What is Title Insurance?
When you buy or refinance a home, you have a lot of things on your mind. Chances are, title insurance isn’t one of them. But, it should be.
Title insurance is protection against loss arising from problems concerning the title of your property.
Getting title insurance is one of the major steps home buyers take before closing on a home purchase. When you purchase your home, you receive a deed, which shows the seller transferred their legal ownership, or “title” to their home, to you.
This insurance can provide protection if someone later sues and says they have a claim against the home from before you purchased it. Common claims come from a previous owner’s failure to pay taxes or from contractors who say they were not paid for work done on the home before you purchased it.
Cost and Coverage
The cost varies, depending mainly on the value of your property. The important thing to remember is that you only pay once, then the coverage continues in effect for so long as you have an interest in covered property. If you should die, the coverage automatically continues for the benefit of your heirs.
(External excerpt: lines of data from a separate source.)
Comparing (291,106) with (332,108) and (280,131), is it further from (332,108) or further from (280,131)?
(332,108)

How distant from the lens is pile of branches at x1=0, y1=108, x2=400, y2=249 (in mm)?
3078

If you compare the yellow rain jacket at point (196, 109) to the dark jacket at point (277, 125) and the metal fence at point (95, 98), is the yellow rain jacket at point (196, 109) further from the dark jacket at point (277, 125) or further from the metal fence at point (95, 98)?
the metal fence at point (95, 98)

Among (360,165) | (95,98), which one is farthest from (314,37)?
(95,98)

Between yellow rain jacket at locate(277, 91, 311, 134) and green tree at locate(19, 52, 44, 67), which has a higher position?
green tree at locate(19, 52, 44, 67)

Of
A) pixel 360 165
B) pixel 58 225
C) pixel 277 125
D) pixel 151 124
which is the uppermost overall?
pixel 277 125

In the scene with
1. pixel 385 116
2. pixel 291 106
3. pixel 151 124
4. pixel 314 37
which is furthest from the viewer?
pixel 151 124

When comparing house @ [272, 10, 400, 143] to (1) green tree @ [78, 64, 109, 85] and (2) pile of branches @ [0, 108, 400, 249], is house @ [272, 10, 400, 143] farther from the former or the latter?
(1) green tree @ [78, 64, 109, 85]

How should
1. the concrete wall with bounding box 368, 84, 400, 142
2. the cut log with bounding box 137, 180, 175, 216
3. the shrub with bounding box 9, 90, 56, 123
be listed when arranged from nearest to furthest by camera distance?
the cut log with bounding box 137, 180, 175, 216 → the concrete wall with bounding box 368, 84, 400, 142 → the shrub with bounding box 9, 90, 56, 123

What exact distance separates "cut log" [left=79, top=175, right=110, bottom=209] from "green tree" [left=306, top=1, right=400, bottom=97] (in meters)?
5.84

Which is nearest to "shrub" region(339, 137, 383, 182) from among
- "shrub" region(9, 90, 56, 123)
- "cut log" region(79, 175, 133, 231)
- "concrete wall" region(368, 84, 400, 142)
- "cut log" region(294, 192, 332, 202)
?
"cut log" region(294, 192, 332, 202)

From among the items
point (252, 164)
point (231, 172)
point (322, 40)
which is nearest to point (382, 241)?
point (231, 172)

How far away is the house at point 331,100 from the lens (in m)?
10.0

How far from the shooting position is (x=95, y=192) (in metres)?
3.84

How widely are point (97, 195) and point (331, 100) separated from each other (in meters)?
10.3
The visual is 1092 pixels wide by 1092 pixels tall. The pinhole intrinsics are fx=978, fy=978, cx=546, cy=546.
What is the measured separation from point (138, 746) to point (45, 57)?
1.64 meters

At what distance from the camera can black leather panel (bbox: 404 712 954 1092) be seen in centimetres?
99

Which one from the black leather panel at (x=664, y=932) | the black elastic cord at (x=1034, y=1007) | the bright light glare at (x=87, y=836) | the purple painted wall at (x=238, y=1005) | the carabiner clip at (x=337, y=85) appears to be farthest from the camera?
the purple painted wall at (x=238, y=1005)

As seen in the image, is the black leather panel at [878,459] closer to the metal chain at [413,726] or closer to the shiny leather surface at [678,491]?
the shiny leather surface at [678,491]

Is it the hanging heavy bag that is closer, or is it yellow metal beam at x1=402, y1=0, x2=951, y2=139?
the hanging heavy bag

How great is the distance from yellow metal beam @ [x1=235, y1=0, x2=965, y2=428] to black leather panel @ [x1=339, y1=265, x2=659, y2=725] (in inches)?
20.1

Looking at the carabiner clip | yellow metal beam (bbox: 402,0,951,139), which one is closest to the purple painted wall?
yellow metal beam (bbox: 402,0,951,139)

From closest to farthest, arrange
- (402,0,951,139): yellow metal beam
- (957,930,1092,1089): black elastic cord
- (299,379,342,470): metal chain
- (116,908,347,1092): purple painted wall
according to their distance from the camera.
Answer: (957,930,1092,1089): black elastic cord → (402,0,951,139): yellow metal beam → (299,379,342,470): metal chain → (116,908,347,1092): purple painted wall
If you sell your property, giving warranties of the title to your buyer, your coverage continues.
Likewise, if a buyer gives you a mortgage to finance a purchase of covered property from you, your coverage continues to protect your security interest in the property.
Your closing agent will launch the process of getting you title insurance soon after your purchase agreement is signed. You will probably need to pay a one-time fee of around $1,000 for title insurance.
Title insurance protects against claims from defects such as:
- Improperly recorded documents
- Outstanding liens
- Missing Heirs
- Conflicting Wills
Types of Title Insurance
There are two types of title insurance: lenders’ insurance and owners’ insurance.
Almost all lenders require the borrower purchase a lender’s title insurance policy to protect the lender in a situation where the seller was not legally able to transfer the title of ownership rights.
A lender’s policy only protects the lender against loss, but an issued policy means a title search has taken place, which can give some assurance to the buyer. However, title searches are not 100% fool-proof, hence the need for insurance.
Owner’s insurance is often taken out by the seller to protect the buyer against the issue of ownership rights.
Even though you’ll pay for this policy only once, your coverage will last as long as you own your home. A real estate purchase may be the largest financial investment you ever make. So, when you buy an owner’s policy of title insurance, just think of it as buying some peace of mind!